Pero eso no tiene la fuerza estética del pez que, como un rayo, agota sus últimas fuerzas en salir disparado de un sitio en el que ya no puede respirar a otro en el que sabe por instinto que no va a poder respirar tampoco. Hay algo de “acabemos con esto de una vez”, una agonía, una desesperación, que parece poco propia de peces a priori. Aunque tal vez sea un prejuicio propio de quienes tenemos pulmones el creer que los seres con branquias no son capaces de tirar la toalla. Porque ¿para qué quiere un pez una toalla?

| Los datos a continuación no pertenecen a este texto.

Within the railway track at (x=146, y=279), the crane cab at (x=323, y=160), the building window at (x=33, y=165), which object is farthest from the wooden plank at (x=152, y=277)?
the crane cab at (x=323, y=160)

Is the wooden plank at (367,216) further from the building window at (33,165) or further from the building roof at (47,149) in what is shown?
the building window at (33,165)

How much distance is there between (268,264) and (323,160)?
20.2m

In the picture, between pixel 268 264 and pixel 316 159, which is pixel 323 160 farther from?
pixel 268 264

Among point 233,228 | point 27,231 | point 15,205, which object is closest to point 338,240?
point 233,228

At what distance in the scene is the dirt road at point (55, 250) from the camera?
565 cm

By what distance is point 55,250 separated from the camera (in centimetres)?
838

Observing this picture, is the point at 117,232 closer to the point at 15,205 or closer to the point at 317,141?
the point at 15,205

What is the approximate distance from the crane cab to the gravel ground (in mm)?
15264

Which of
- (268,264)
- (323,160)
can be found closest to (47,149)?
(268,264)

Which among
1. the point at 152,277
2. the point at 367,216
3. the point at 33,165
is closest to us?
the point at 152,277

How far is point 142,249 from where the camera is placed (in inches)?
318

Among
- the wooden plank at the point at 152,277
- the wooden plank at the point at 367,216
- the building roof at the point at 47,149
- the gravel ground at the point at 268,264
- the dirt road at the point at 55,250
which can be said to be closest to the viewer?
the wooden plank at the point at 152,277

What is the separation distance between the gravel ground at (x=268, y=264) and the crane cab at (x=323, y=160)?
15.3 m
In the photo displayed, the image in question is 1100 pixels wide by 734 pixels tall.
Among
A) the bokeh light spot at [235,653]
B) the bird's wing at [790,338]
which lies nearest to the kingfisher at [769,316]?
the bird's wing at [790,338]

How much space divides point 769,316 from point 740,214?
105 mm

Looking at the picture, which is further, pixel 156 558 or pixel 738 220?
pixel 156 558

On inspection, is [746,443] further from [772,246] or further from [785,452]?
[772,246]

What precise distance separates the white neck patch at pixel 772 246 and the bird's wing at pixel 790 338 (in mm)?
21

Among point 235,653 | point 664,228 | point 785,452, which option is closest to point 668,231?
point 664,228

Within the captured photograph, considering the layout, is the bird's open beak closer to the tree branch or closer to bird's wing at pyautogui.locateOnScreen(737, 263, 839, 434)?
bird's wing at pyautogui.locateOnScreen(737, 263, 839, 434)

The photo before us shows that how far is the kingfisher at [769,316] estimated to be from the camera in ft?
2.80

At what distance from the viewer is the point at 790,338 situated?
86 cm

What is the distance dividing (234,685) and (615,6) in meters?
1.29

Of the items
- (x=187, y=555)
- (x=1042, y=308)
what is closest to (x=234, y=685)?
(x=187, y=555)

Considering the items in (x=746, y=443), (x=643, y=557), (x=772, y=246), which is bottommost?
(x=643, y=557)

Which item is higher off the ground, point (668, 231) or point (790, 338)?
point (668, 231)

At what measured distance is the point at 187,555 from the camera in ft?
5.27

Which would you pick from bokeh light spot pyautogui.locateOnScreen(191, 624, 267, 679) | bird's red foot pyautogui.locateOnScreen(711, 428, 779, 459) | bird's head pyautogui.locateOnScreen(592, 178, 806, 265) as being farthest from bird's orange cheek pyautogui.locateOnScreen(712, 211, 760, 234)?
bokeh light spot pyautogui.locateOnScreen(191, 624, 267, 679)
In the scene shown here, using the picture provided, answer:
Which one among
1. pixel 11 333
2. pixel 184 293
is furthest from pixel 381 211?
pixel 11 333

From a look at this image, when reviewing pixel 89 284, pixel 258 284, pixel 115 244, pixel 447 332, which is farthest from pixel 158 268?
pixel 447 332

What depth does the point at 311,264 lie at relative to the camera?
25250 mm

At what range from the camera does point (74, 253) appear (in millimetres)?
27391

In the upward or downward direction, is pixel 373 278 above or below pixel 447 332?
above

No fui la única a la que estremecieron esas imágenes que encerraban en sí mismas un mensaje tan diáfano que nuestras mentes corrompidas no van a ser capaces de entender cabalmente ya. Se escuchaba en la grabación la voz de una niña que gritaba horrorizada, mientras una voz adulta la tranquilizaba, “no pasa nada”. ¿Cómo que no pasa nada? ¡Pasa todo! Y esa niña es la única que lo entiende porque la gente adulta ya, mal que bien, para lo que nos queda en el convento nos seguimos cagando dentro, pero esa niña va a tener que vivir el resto de su vida en un planeta en el que los peces saltan fuera del agua porque allí dentro no hay ya quien viva. El caso es que fuera tampoco.

Hemos visto llover ranas, y no sé si al final se ha demostrado que los lemmings no se suicidan realmente, pero durante mucho tiempo convivíamos con la idea de que sí que se suicidaban. Pero si ya nos dolían los primeros delfines, luego orcas y finalmente inabarcables ballenas, que venían a morir a nuestras playas, siempre, de forma inconsciente, podíamos pensar “bueno, esta gente tiene pulmones, tiene un pase lo de que vengan a morir a la orilla”. Pero los peces… No sé. Es como si las personas nos lanzáramos en cápsulas fuera de la atmósfera con el oxígeno justito para llegar y salir a dar un paseo espacial a cuerpo gentil. Es una señal del puto fin del mundo. “Y los peces escaparan del agua echando hostias” (Apocalipsis 2, 23). Es un punto de inflexión, una señal de “última gasolinera en 1.236 km”, un alarido de dolor de un cuerpo torturado que al fin se quiebra. Nada bueno viene después de algo así.

La policía detuvo en unas acciones de resistencia a la crisis climática en las puertas del Ministerio de Transición Ecológica a un tipo que era filósofo. El señor contó en algún sitio que estaba a mi alcance, no sé si en twitter o dónde, que intentaba convencer al policía que lo custodiaba de la urgencia de esa lucha, de lo cerca que estábamos de un punto de no retorno en el deterioro del medio (o de las condiciones del medio que permiten la vida de nuestra especie y la del pez que inspira estas líneas, porque el planeta está estupendamente, si se tiró cien millones de años congelado y otros tantos medio fundido, si se infectó de esta enfermedad que llamamos vida hace más de cuatro mil millones de años y sigue de una pieza…). El policía le respondió con una resignación abrumadora que era imposible ya cambiar nada y que solo nos quedaba rezar. Rezar. Parece la última opción antes de salir como una flecha de la atmósfera y acabar con todo de una vez. Va a ser que los peces no rezan.